Oui, j’aurais dû me méfier. Au lieu de cela, je suis sortie sans prendre garde, pour parcourir les rues jusqu’au parc. J’errais, le nez au vent, sans me soucier de rien, quand un affreux aboiement est soudain venu me tirer de ma rêverie. Surprise par ce manque de savoir vivre, je me suis tournée dans tous les sens à la recherche du responsable. Vous me croirez si vous voulez, car je suis d’accord avec vous, ça n’arrive jamais, je n’ai pas vu un chien, pas un seul, pas même un tout petit minus riquiqui chien-chien aux alentours. Intriguée, je n’ai pas voulu en démordre. J’ai continué mon tour d’horizon, disons plutôt mes tours d’horizon. Sans aucun doute, ils auraient fini par me donner le tournis si je n’avais pas été arrêtée par cette vision saisissante d’une grande femme sans âge soulevant ses longs doigts minces pour les placer devant sa bouche au moment d’éternuer, vous l’aurez deviné : un aboiement.

Vous n’imaginez pas à quel point cela a été perturbant. Pourtant, après trois aboiements supplémentaires, la plaisanterie a cessé comme elle avait commencé.
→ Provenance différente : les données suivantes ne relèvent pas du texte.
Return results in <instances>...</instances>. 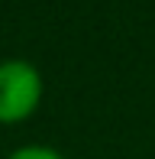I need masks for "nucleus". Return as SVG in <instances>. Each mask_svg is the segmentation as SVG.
<instances>
[{
  "label": "nucleus",
  "instance_id": "2",
  "mask_svg": "<svg viewBox=\"0 0 155 159\" xmlns=\"http://www.w3.org/2000/svg\"><path fill=\"white\" fill-rule=\"evenodd\" d=\"M10 159H61V156L48 146H19L10 153Z\"/></svg>",
  "mask_w": 155,
  "mask_h": 159
},
{
  "label": "nucleus",
  "instance_id": "1",
  "mask_svg": "<svg viewBox=\"0 0 155 159\" xmlns=\"http://www.w3.org/2000/svg\"><path fill=\"white\" fill-rule=\"evenodd\" d=\"M39 98H42V78L36 65L23 59L0 62V120L3 124L29 117L36 111Z\"/></svg>",
  "mask_w": 155,
  "mask_h": 159
}]
</instances>
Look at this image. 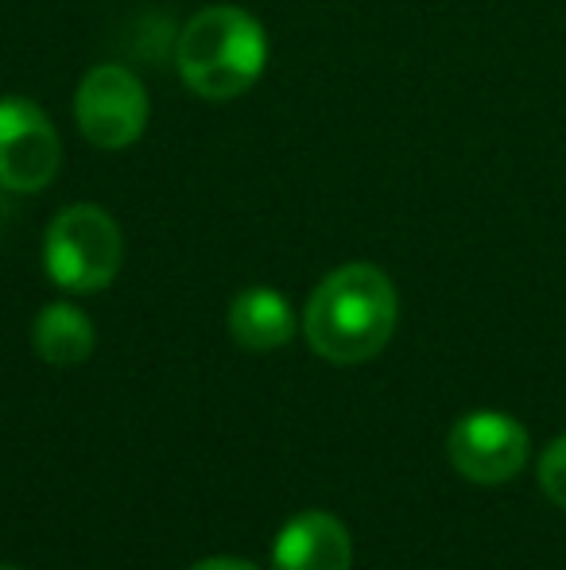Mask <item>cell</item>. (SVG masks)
<instances>
[{
	"label": "cell",
	"mask_w": 566,
	"mask_h": 570,
	"mask_svg": "<svg viewBox=\"0 0 566 570\" xmlns=\"http://www.w3.org/2000/svg\"><path fill=\"white\" fill-rule=\"evenodd\" d=\"M75 117L93 148L121 151L137 144L148 125V94L129 67H93L75 94Z\"/></svg>",
	"instance_id": "4"
},
{
	"label": "cell",
	"mask_w": 566,
	"mask_h": 570,
	"mask_svg": "<svg viewBox=\"0 0 566 570\" xmlns=\"http://www.w3.org/2000/svg\"><path fill=\"white\" fill-rule=\"evenodd\" d=\"M268 62L265 28L245 8L214 4L195 12L175 39L179 78L206 101H234L257 86Z\"/></svg>",
	"instance_id": "2"
},
{
	"label": "cell",
	"mask_w": 566,
	"mask_h": 570,
	"mask_svg": "<svg viewBox=\"0 0 566 570\" xmlns=\"http://www.w3.org/2000/svg\"><path fill=\"white\" fill-rule=\"evenodd\" d=\"M62 167V140L51 117L28 98H0V187L36 195Z\"/></svg>",
	"instance_id": "5"
},
{
	"label": "cell",
	"mask_w": 566,
	"mask_h": 570,
	"mask_svg": "<svg viewBox=\"0 0 566 570\" xmlns=\"http://www.w3.org/2000/svg\"><path fill=\"white\" fill-rule=\"evenodd\" d=\"M349 563H354V543L346 524L330 512H299L276 535V570H349Z\"/></svg>",
	"instance_id": "7"
},
{
	"label": "cell",
	"mask_w": 566,
	"mask_h": 570,
	"mask_svg": "<svg viewBox=\"0 0 566 570\" xmlns=\"http://www.w3.org/2000/svg\"><path fill=\"white\" fill-rule=\"evenodd\" d=\"M190 570H257V567L245 563V559H202V563Z\"/></svg>",
	"instance_id": "11"
},
{
	"label": "cell",
	"mask_w": 566,
	"mask_h": 570,
	"mask_svg": "<svg viewBox=\"0 0 566 570\" xmlns=\"http://www.w3.org/2000/svg\"><path fill=\"white\" fill-rule=\"evenodd\" d=\"M450 465L474 485H505L524 470L532 454L528 431L505 412H469L446 439Z\"/></svg>",
	"instance_id": "6"
},
{
	"label": "cell",
	"mask_w": 566,
	"mask_h": 570,
	"mask_svg": "<svg viewBox=\"0 0 566 570\" xmlns=\"http://www.w3.org/2000/svg\"><path fill=\"white\" fill-rule=\"evenodd\" d=\"M539 489L547 493V501L566 509V435L555 439V443L539 454Z\"/></svg>",
	"instance_id": "10"
},
{
	"label": "cell",
	"mask_w": 566,
	"mask_h": 570,
	"mask_svg": "<svg viewBox=\"0 0 566 570\" xmlns=\"http://www.w3.org/2000/svg\"><path fill=\"white\" fill-rule=\"evenodd\" d=\"M229 334L241 350L265 353L276 345H287L295 334L291 303L272 287H249L229 307Z\"/></svg>",
	"instance_id": "8"
},
{
	"label": "cell",
	"mask_w": 566,
	"mask_h": 570,
	"mask_svg": "<svg viewBox=\"0 0 566 570\" xmlns=\"http://www.w3.org/2000/svg\"><path fill=\"white\" fill-rule=\"evenodd\" d=\"M31 338H36V353L54 368L82 365L93 353V323L70 303H51L36 315L31 326Z\"/></svg>",
	"instance_id": "9"
},
{
	"label": "cell",
	"mask_w": 566,
	"mask_h": 570,
	"mask_svg": "<svg viewBox=\"0 0 566 570\" xmlns=\"http://www.w3.org/2000/svg\"><path fill=\"white\" fill-rule=\"evenodd\" d=\"M400 318L396 287L377 264H341L315 287L302 331L318 357L361 365L388 345Z\"/></svg>",
	"instance_id": "1"
},
{
	"label": "cell",
	"mask_w": 566,
	"mask_h": 570,
	"mask_svg": "<svg viewBox=\"0 0 566 570\" xmlns=\"http://www.w3.org/2000/svg\"><path fill=\"white\" fill-rule=\"evenodd\" d=\"M125 261L121 226L109 218L101 206L78 203L67 206L59 218L47 226L43 264L47 276L59 287L78 295L101 292L117 279Z\"/></svg>",
	"instance_id": "3"
},
{
	"label": "cell",
	"mask_w": 566,
	"mask_h": 570,
	"mask_svg": "<svg viewBox=\"0 0 566 570\" xmlns=\"http://www.w3.org/2000/svg\"><path fill=\"white\" fill-rule=\"evenodd\" d=\"M0 570H20V567H8V563H0Z\"/></svg>",
	"instance_id": "12"
}]
</instances>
Je n’ai donc pas voulu trop m’en faire. J’avais finalement une sorte d’explication dont je pouvais me satisfaire. Seulement, une question m’empêchait de reprendre ma promenade en oubliant cet étrange événement. Je me demandais si cette femme aux cheveux poivre et sel parlait chien, comme elle éternuait chien, ou si elle ne faisait qu’éternuer chien et continuait à parler humain. Comme je voulais en avoir le cœur net, je me suis approchée d’elle d’un pas décidé, cherchant une question anodine mais pertinente à lui poser de manière à obtenir ma réponse. C’est à ce moment, tenez-vous bien, qu’un chien, un énorme chien est entré dans le parc en se précipitant vers la femme. Il s’est arrêté net à ses pieds, a posé sur sa chaussure la balle qu’il tenait dans la gueule et l’a regardée d’un air idiot en aboyant, vous n’allez pas me croire : un coin-coin de canard.

Je dois avouer que ça en a été trop pour moi. J’ai rapidement décidé de ne pas chercher à en savoir plus de peur d’en perdre les pédales. Je me suis mise à courir sans réfléchir et c’est ce qui m’a amenée à foncer droit dans un énorme pot de faïence dans lequel ne poussait que des mauvaises herbes. Quand il m’a répondu « de rien » alors que je m’excusais distraitement de l’avoir dérangé, j’ai paniqué. J’ai repris ma course dans un grand désordre et c’est avec soulagement que j’ai claqué la porte de la maison derrière moi, accueillie par le ronronnement rassurant d’Aradon, le chat de la famille.